> [Requests]
**A)** Reproduce the passage on the vehicle aftermarket starting at "Also, new drivers" and ending at "robust aftermarket ahead.", swapping "forecast" for "projection".
**B)** According to the passage on the vehicle aftermarket, what vehicle age range is generally taken to be the prime aftermarket years?
**C)** List every number written in digits in the passage on the vehicle aftermarket.

> [Given text]
*****

In the short term, the dip in sales is evidence that some of the car owners who would have purchased new vehicles, and presumably sold or traded their existing vehicle, have decided not to or have simply not been able to buy a vehicle because of supply constraints.

So, they keep driving what they have.

Also, new drivers who may have otherwise purchased new have gone to the used market. In all these cases, older vehicles have stayed on the road, allowing aftermarket shops to retain those service customers, and probably gain a few new ones driving used cars.

It is hard to look at the new vehicle sales market, and even the strong used car market, and not see it as net positives building on net positives for the aftermarket.

And that’s what virtually every short- and near-term forecast predicts: a robust aftermarket ahead.

It’s hard to disagree. A big mover for the aftermarket is vehicles moving into their prime aftermarket years, generally taken to be 7 to 11 years old, though more and more that’s trending to older vehicles. Remember that 2017 record sales year? Those vehicles are poised to enter the sweet spot for the aftermarket soon. Again, good news for the aftermarket.

But with every wave comes a trough and in the longer term today’s sales shortfalls will affect the aftermarket as we see fewer vehicles entering the prime aftermarket service years.

Under normal circumstances it would be a fairly safe prediction that the aftermarket would see a drop in demand with fewer vehicles entering the prime aftermarket years while the “big wave” of vehicles was moving into the DIY sector.

*****

> [Stored data]

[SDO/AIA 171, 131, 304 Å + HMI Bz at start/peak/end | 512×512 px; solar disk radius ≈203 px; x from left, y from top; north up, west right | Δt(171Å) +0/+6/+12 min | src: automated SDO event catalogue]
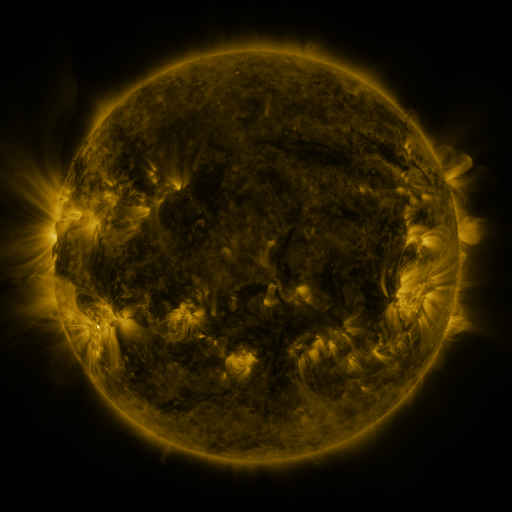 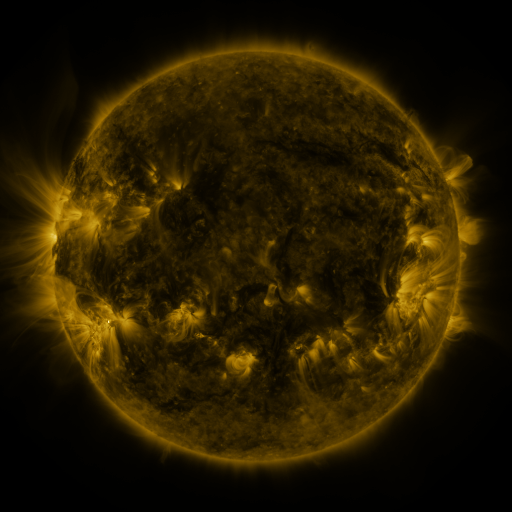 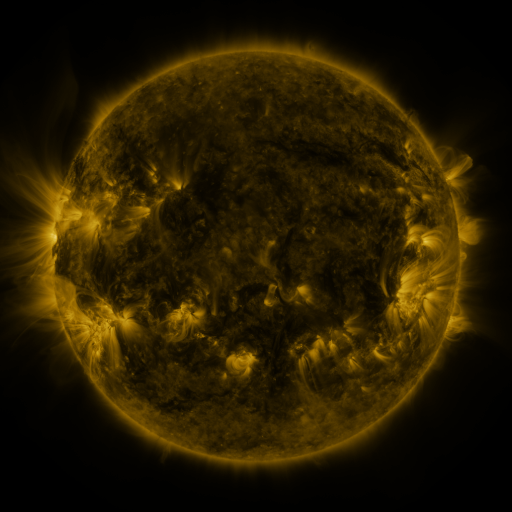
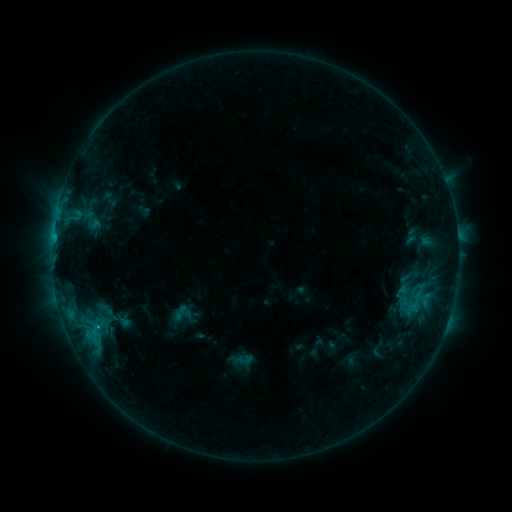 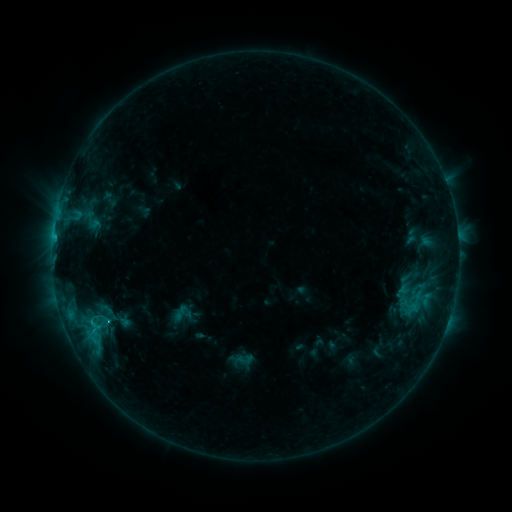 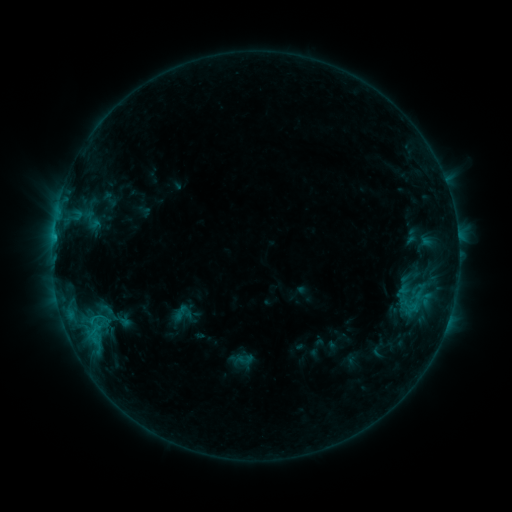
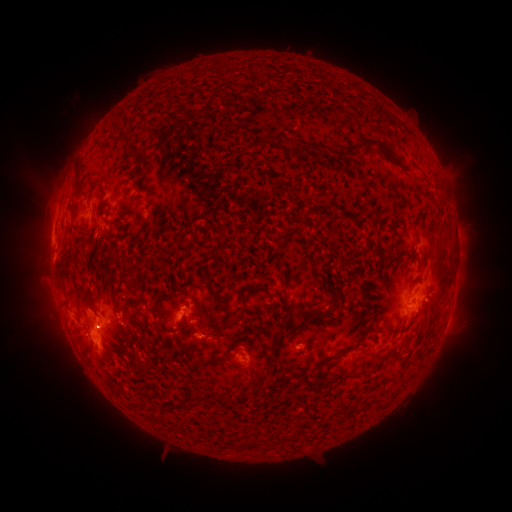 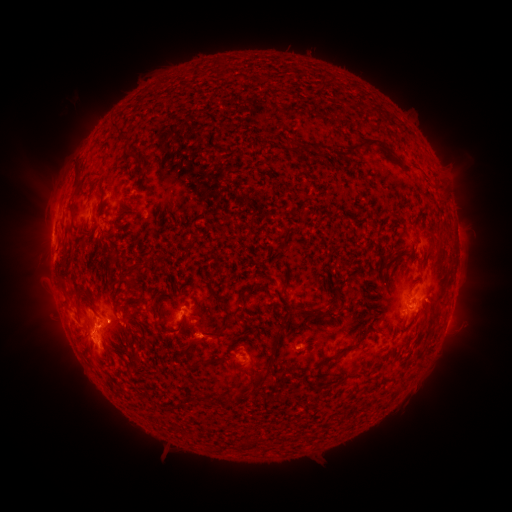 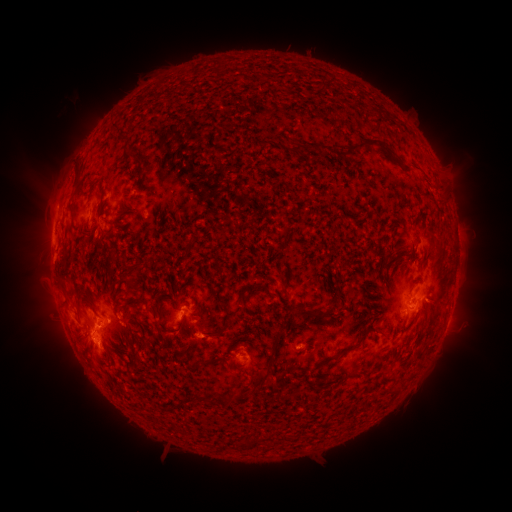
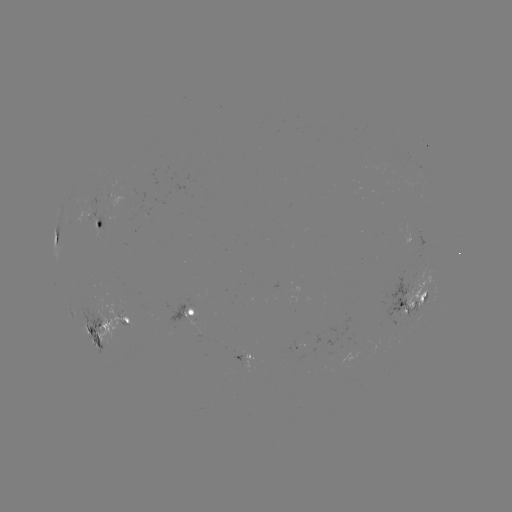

*****

> [Responses to the exercise]
**A)**
Also, new drivers who may have otherwise purchased new have gone to the used market. In all these cases, older vehicles have stayed on the road, allowing aftermarket shops to retain those service customers, and probably gain a few new ones driving used cars.

It is hard to look at the new vehicle sales market, and even the strong used car market, and not see it as net positives building on net positives for the aftermarket.

And that’s what virtually every short- and near-term projection predicts: a robust aftermarket ahead.

**B)** 7 to 11 years old

**C)** 7, 11, 2017